**Saved data entries**
* * * * *

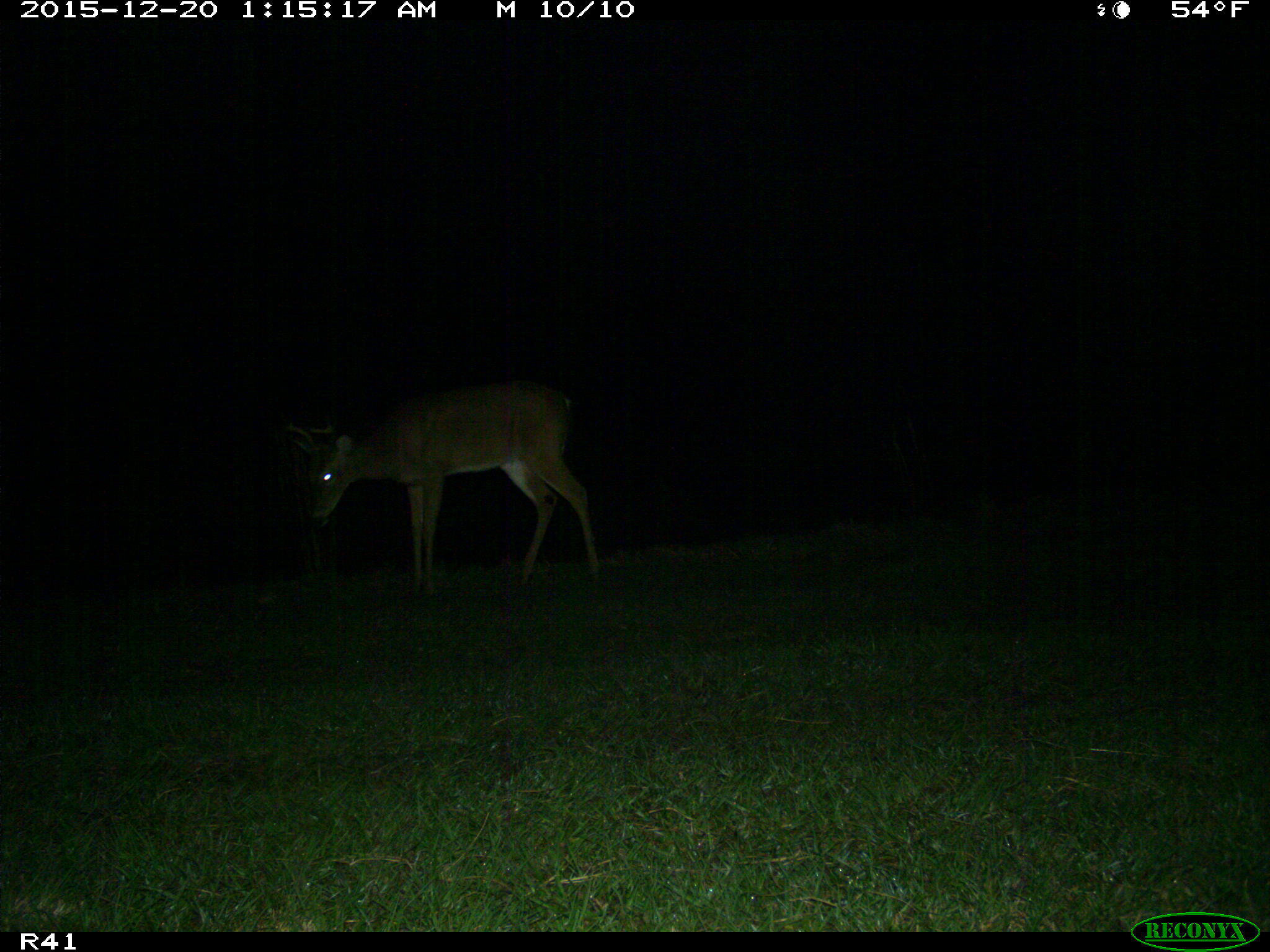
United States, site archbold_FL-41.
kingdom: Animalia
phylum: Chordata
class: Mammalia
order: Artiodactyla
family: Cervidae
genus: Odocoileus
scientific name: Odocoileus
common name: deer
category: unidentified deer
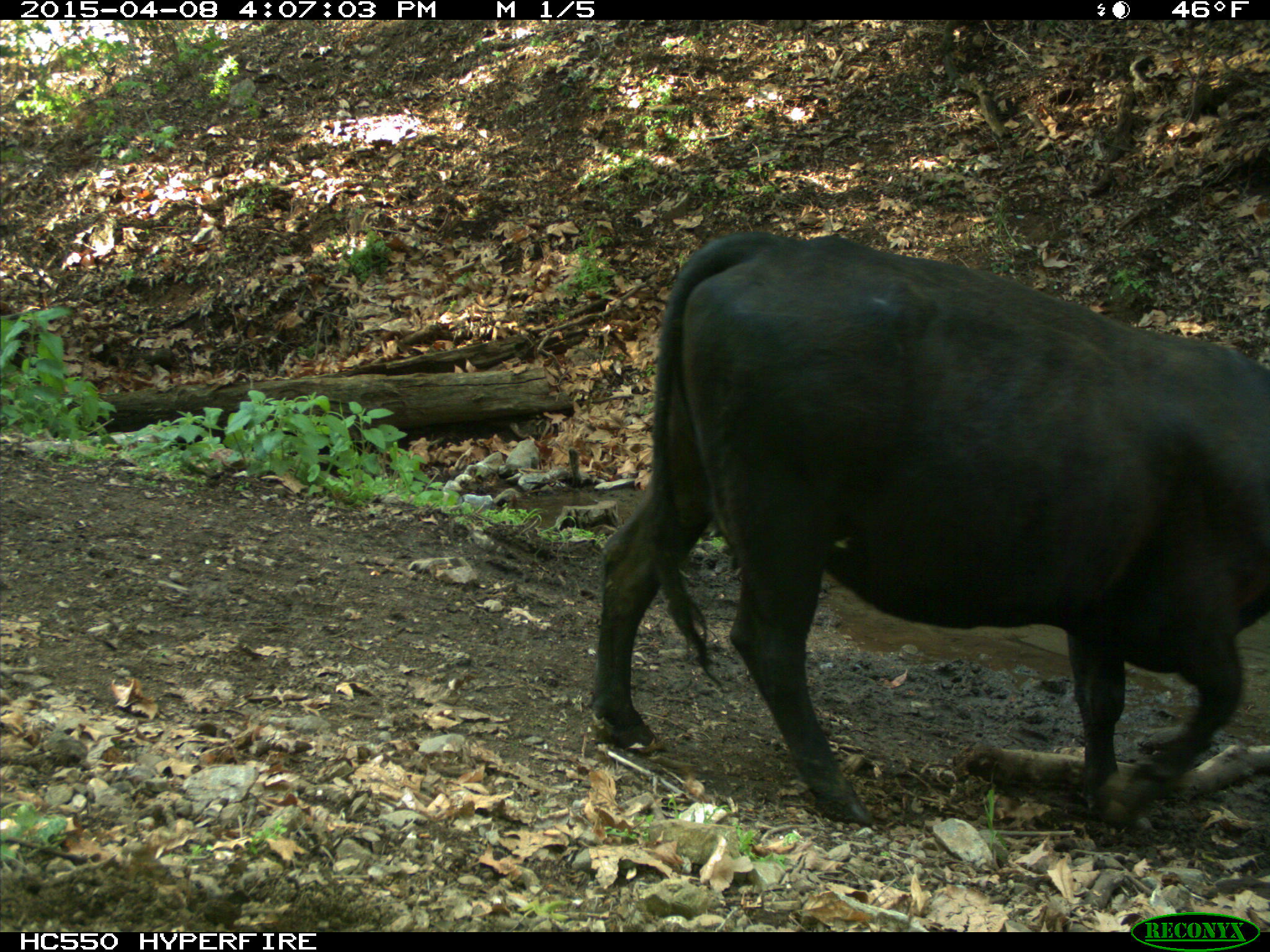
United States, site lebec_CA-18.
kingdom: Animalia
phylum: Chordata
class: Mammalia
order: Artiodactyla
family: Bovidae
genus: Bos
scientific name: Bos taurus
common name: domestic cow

* * * * *

**EXERCISE DIRECTIONS**
An exact copy is needed of every line from the line containing "category: unidentified deer" to the last line of the records; pictures stay out of it.

**SOLUTION**
category: unidentified deer
United States, site lebec_CA-18.
kingdom: Animalia
phylum: Chordata
class: Mammalia
order: Artiodactyla
family: Bovidae
genus: Bos
scientific name: Bos taurus
common name: domestic cow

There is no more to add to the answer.